I just checked it and, phew, I'm not on the list.


----------



## Pesky Wesky (May 10, 2009)

thrax said:


> I just checked it and, phew, I'm not on the list.


But where is the list?
I mean with photos.
I can't find it...


----------



## crookesey (May 22, 2008)

Pesky Wesky said:


> But where is the list?
> I mean with photos.
> I can't find it...


One of them nicked it.


----------



## 90199 (Mar 21, 2010)

I'm not on the list either, even if I was they would never find me out here


----------



## thrax (Nov 13, 2008)

We have ways, we will find you and when we do we must go for a drink or three...


----------



## jojo (Sep 20, 2007)

My ex nextdoor neighbour was caught not so long ago!!! BBC News - Fugitive Mark Lilley found in Spanish villa panic room

Jo xxx


----------



## crookesey (May 22, 2008)

Hepa said:


> I'm not on the list either, even if I was they would never find me out here


He's standing behind you.


----------



## thrax (Nov 13, 2008)

jojo said:


> My ex nextdoor neighbour was caught not so long ago!!! BBC News - Fugitive Mark Lilley found in Spanish villa panic room
> 
> Jo xxx


yes that was a bit of a shock but it is why I cannot talk with you anymore.
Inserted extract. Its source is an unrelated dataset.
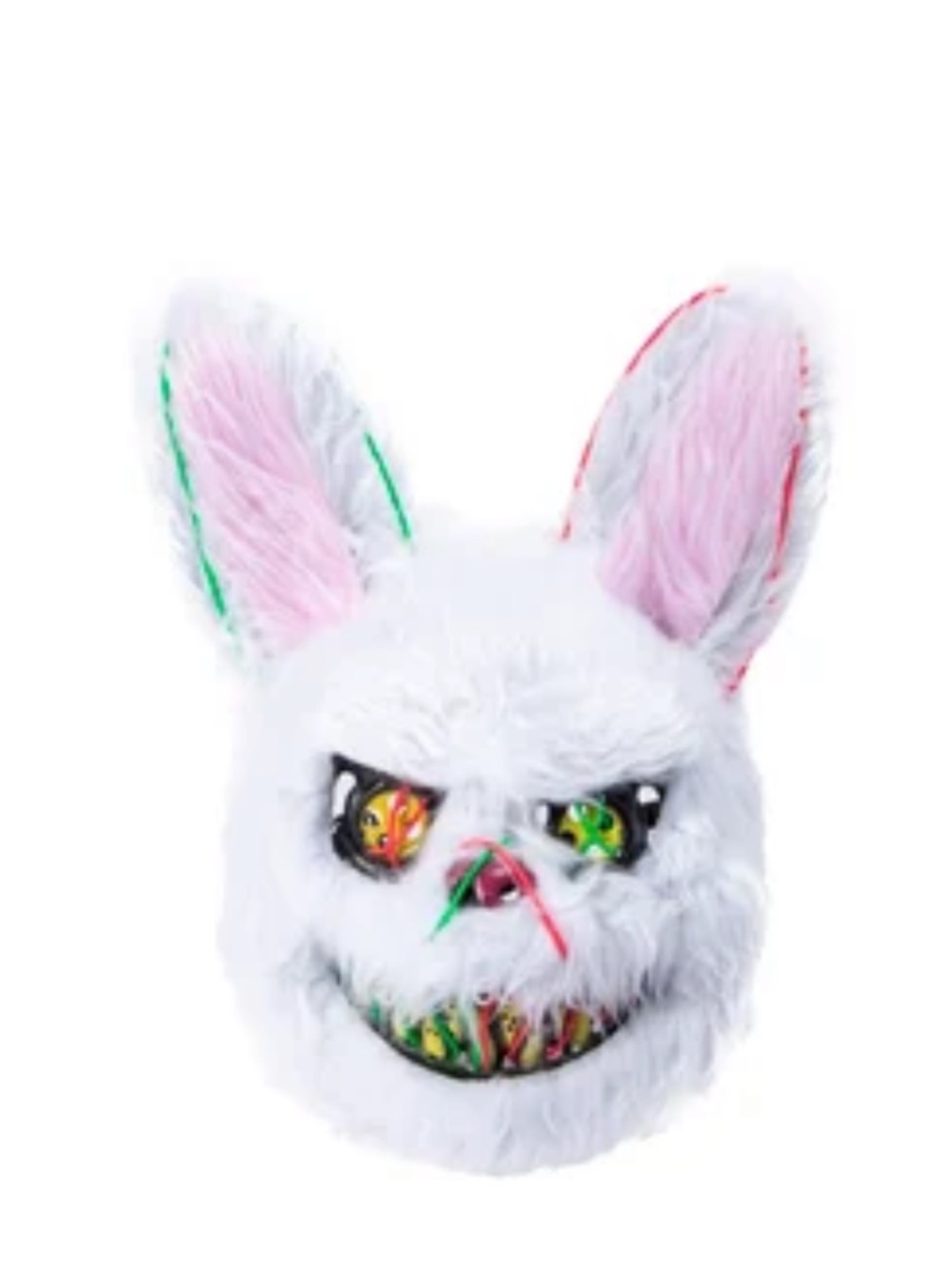 Halloween LED Bunny Animal Face Mask with 4 Light Modes one size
My friends in Moscow have forbidden it....


----------



## crookesey (May 22, 2008)

jojo said:


> My ex nextdoor neighbour was caught not so long ago!!! BBC News - Fugitive Mark Lilley found in Spanish villa panic room
> 
> Jo xxx


You could have let the poor sod out once in while.


----------



## jojo (Sep 20, 2007)

crookesey said:


> You could have let the poor sod out once in while.


LOL!! His children used to play with mine and I remember asking them once what their daddy did for a living because they had such an amazing house..... "He's a pool cleaner" they said!!!!!! I kinda thought there must be more to it, but....... I'm blonde and thought it best not to pry 

Jo xxx


----------